Finch looked away. Ashamed by her passion when he had so little left.

“Ever afraid of being found out?”

“All the time.”

“The cots?”

“Before they disbanded the camps, I’d shelter escapees here. Or people who had been released but were injured.”

“And now?”

“Apparently, this is now a haven for cynical detectives.”

That made him smile. A little.

She stood. “You lost a lot of blood. But I stopped the bleeding. It’s your other injuries I need to work on now. I’m not strong enough to turn you over. I’ll need your help.”

She got gauze, bandages, and other supplies. Water from the underground channel. A kind of ritual and finality to the way she set the supplies on the table next to him. That made him shudder. Thinking of the Partial with his knives and scalding water.

She saw his look as she set a pot to boil on the little stove. “I have to clean the wounds, Finch,” she said.

He nodded. “I know.”

She began wiping away any blood that hadn’t already come off.

Ignored him when he winced. Stopped only if he cried out.

She looked different in that light. Older. Tougher. More experienced.

“I think two of my ribs are broken,” he said.

“Or bruised,” she said. “You might be lucky.”

Tried not to scream when she washed the places where his toe and finger had once been. Replaced Sintra’s field dressings with proper bandages. Cleaned his swollen eye. His broken nose.

He stared at the ceiling as she pulled the towel back and gently dabbed at his thighs. Past modesty.

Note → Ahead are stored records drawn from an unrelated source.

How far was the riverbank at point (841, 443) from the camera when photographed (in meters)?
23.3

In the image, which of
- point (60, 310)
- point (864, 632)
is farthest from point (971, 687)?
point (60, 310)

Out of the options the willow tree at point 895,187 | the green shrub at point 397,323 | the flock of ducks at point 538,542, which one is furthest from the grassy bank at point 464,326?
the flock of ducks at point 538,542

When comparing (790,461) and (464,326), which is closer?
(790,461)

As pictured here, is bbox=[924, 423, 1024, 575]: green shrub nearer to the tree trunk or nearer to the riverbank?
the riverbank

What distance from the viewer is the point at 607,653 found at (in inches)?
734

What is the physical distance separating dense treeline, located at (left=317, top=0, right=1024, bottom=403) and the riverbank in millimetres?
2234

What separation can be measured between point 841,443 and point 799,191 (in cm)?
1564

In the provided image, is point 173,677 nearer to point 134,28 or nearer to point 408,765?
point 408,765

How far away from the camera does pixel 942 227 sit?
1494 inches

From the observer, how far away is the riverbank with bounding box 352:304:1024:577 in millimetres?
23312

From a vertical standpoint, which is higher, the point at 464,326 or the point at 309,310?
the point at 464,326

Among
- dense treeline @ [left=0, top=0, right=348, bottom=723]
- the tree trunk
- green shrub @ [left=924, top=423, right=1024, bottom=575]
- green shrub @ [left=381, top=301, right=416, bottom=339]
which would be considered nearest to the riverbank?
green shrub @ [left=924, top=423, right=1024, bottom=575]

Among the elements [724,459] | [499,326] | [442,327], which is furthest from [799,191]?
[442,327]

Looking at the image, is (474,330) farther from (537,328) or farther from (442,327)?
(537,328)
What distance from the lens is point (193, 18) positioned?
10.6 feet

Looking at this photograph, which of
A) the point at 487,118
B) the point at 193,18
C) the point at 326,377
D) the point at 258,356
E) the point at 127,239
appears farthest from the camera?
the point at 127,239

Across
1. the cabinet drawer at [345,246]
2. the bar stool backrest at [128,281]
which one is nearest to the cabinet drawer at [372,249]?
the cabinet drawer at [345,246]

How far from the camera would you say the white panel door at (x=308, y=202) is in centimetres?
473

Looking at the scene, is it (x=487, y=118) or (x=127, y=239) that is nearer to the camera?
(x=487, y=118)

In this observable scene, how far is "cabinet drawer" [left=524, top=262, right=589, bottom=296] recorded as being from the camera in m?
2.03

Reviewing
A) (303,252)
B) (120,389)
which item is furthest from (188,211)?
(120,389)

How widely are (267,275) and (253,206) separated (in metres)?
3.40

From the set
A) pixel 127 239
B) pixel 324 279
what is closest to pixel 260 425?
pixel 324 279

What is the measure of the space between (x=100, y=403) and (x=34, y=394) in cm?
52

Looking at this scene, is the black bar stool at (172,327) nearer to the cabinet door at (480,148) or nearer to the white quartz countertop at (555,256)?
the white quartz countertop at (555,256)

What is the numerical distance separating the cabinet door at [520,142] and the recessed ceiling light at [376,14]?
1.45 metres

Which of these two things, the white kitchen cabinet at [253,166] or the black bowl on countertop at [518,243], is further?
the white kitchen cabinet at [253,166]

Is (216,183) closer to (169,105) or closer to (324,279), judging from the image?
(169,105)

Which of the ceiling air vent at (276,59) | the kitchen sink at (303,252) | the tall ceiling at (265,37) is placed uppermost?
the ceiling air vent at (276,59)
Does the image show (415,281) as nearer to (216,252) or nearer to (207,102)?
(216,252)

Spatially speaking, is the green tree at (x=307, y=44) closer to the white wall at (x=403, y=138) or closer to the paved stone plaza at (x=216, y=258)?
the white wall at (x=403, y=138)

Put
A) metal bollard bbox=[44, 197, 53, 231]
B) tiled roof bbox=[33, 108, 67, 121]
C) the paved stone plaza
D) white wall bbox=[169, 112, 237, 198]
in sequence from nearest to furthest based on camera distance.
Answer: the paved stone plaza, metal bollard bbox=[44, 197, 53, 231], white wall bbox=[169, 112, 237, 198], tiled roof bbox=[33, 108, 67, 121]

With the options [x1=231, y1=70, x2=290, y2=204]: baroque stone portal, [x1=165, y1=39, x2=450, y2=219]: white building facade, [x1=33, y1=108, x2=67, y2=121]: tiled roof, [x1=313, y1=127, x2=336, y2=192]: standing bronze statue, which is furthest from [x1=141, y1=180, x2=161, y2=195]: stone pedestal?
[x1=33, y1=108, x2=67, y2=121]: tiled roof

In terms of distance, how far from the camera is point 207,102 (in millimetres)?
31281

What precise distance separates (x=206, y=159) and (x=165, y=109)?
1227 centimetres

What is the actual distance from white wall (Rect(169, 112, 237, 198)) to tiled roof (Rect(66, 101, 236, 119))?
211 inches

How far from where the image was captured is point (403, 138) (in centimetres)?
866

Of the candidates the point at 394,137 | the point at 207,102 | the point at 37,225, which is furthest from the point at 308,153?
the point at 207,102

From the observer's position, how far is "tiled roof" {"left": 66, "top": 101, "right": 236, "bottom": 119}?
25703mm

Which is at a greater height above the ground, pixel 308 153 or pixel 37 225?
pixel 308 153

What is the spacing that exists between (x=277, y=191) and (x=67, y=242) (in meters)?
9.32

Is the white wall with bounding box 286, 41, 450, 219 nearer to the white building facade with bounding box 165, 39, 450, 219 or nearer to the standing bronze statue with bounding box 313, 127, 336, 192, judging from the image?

“Oh, Finch,” she said, betraying tenderness that had been disguised by action before. “Who did this to you?”

“A Partial.”

“How did you get away?”

“I killed him … Will I live?”

Didn’t answer. Just replaced the towel, said, “You have deep cuts on your arms and legs.” She began to wash and dress the wounds. The warmth stung and comforted all at once. The smell of piss had faded. There was an antiseptic feel to the air.

“Turn over now,” she said. “I need to check your back.”

With a groan, he managed that delicate maneuver. Ancient, creaky, feather-weak.

“You have more cuts,” she announced after a second. Her voice not quite as even. Not quite as under control. She’d stopped working. Knew she was staring at him.

“Is it that bad?”

“I’ve seen worse,” she managed.

“Can’t even feel it,” Finch said. Shock? Infection? Some last blessing from Shriek?

She worked on him for long minutes. Finally, had him sit up.

Wrapped bandages around his ribs. Her head next to his. Her arms stretched around him.

Slowly reached out to her. Wrapped his arms around her. Though it hurt him.

Rathven held him. Held him like a friend. Solid. Comforting.

“Why are you doing this for me, Rathven?”

“You saved my life.”

“I put you in danger.”

“We both did.”

“I have to tell you something,” he said.

“Whatever you need,” she said.

Understood that she might give him more than he had any right to expect.


It was hard. Halting. But after he began, it was hard to stop. He told her everything. All of it. Leaving nothing out. Sparing no one, least of all himself. As if truly confessing. Needing it out of him.

He told her about the Lady in Blue. About how he’d left Stark. Wyte’s death. About Bliss. The Partial. How Shriek had come out of him. About Sintra. Heard his voice. Detached, normal. Wondered how it sounded to her. Rational? Insane?

She said nothing. Just held him. Listened. When he was done, she gave him water. Made him eat a little. Then gently pushed him back onto the cot. Whispered that she would bring him clean clothes soon.

He fell asleep as soon as his head hit the pillow.